SPECIAL FEATURES:
What will new 'climate zombie' Congress be like? Ask Utah
Nobody knows for sure what things will be like, or how bad they will get, once the type of people who are comfortable rejecting the conclusions of the top 80 scientific bodies of the world take power.
Thursday, January 13, 2011 - 02:43
IGNORANCE, NOT BLISS: Some people stick their heads in the sand when it comes to environmental realities. (Photo: The Sierra Club/Flickr)
In a spectrum of government priorities on environment, with one end representing an official policy to actively promote destructive industries, and the other being progressive political and popular support for protecting wilderness, Utah's motto might as well be "Industry."
Actually, that is Utah's motto.
I know there are a lot of people in this country who are terrified that the new Congress is going to set the country — and the world, for that matter — way back on climate and energy policy. But what will these elected "climate zombies" actually do with their majority? R. L. Miller (who brought us the term "climate zombie") has compiled a few great theories, but nobody knows for sure what things will be like, or how bad they will get once the type of people who are comfortable rejecting the conclusions of the top 80 scientific bodies of the world take power. So it's worth taking a look at what's going on in Utah, where this scenario has been playing out for years.
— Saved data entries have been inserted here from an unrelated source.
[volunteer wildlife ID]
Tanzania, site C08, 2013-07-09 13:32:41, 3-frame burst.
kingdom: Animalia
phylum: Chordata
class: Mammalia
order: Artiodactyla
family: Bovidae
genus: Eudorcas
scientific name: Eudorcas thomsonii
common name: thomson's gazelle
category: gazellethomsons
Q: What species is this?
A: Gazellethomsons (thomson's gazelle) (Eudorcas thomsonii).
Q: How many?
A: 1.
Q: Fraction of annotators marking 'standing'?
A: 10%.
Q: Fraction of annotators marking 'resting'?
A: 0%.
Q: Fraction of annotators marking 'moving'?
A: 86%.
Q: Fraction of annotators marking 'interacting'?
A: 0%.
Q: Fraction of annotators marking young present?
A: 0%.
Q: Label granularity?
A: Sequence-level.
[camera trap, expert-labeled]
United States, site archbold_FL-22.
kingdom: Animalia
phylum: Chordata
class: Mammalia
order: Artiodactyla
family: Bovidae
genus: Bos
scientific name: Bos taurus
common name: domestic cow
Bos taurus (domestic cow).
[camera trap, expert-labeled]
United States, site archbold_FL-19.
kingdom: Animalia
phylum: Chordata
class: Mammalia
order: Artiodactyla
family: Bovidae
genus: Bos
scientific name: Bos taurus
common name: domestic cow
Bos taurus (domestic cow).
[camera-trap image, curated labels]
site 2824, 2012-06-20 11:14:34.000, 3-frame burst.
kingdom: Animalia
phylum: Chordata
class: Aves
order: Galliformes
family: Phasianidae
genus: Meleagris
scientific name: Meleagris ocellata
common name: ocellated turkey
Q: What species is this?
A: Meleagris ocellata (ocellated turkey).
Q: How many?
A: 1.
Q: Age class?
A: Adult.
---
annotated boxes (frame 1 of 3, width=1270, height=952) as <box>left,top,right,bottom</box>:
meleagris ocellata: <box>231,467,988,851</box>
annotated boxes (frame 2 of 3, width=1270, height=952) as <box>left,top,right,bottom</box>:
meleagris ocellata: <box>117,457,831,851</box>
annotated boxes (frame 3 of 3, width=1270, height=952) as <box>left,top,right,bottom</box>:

Most wild-eyed deniers think climate change is a vast conspiracy and/or the most elaborate hoax in history. The majority of humans on earth look upon such people as either ignorant or mentally ill. In the U.S. they're given inappropriately equal play in the media. But in Utah, such folks get elected and pass state resolutions officially declaring such conspiracies as fact. The following words are not copied from a troll commenting on an article about Al Gore, they're enshrined forever in Utah's House Joint Resolution 12: "[There is] a well organized and ongoing effort to manipulate global temperature data in order to produce a global warming outcome." This prompted a group of scientists from the ultra-conservative, Mormon-owned Brigham Young University in Utah county to respond with a letter to the legislature chastising them for ... being zombies, a move for which the scientists were asked to apologize. We don't question leaders in Utah. Not when there's Industry at stake.
HJR 12 isn't legally binding, but it is designed to go after the authority of the EPA. So. Deniers in power attack the EPA. Deniers in Congress can actually affect the authority of the EPA. The EPA needs to read this field guide. Twice.
Our governor here in Utah is a graduate of real estate college and an accidental authority. Gary Herbert was former Utah governor Jon Huntsman's lieutenant governor (Huntsman recognized the need to heed climate science and was an advocate for the Western Climate Initiative. Obama, who came in behind Slim Goodbody in the 2008 election in Utah, punished us by sending Huntsman to China.)
What was I saying? Oh, yea. Herbert.
Herbert is a climate zombie, too. After taking office, he got the idea to hold what he assumed would be the first real debate on the topic of man-made versus natural global warming. When he couldn't get any reputable people to argue on behalf of the deniers, he cancelled under the pretense that the topic was "too emotional." Now Gary has moved on to developing a ten-year energy plan for the state. At a series of public meetings on the issue, Herbert was told by citizen after citizen that we need to focus on renewable energy, that they were worried about their children, etc. Gary may have paid a little more attention when Tim DeChristopher stood up and warned him that "a continued reliance on fossil fuels is a declaration of war agasint the living and will be met in-kind." But really, who knows.
When the draft of the plan was released, it confirmed what most survival-minded, non-zombie Utahns expected: Herbert's energy plan was an attempt to justify the sale of some real estate, for the sake of industry.
I guess what I'm getting at, America, is if you let them in, there's no cure until a new election comes around. They can't be reasoned with. Stop letting these people get elected. Engage in the process, however you can, from writing a letter to civil disobedience. Own your power to make a difference. There are those who express their dissatisfaction with politics by refusing to vote or participate at all — and that is the stupidest option, by far, that I've mentioned anywhere in this post.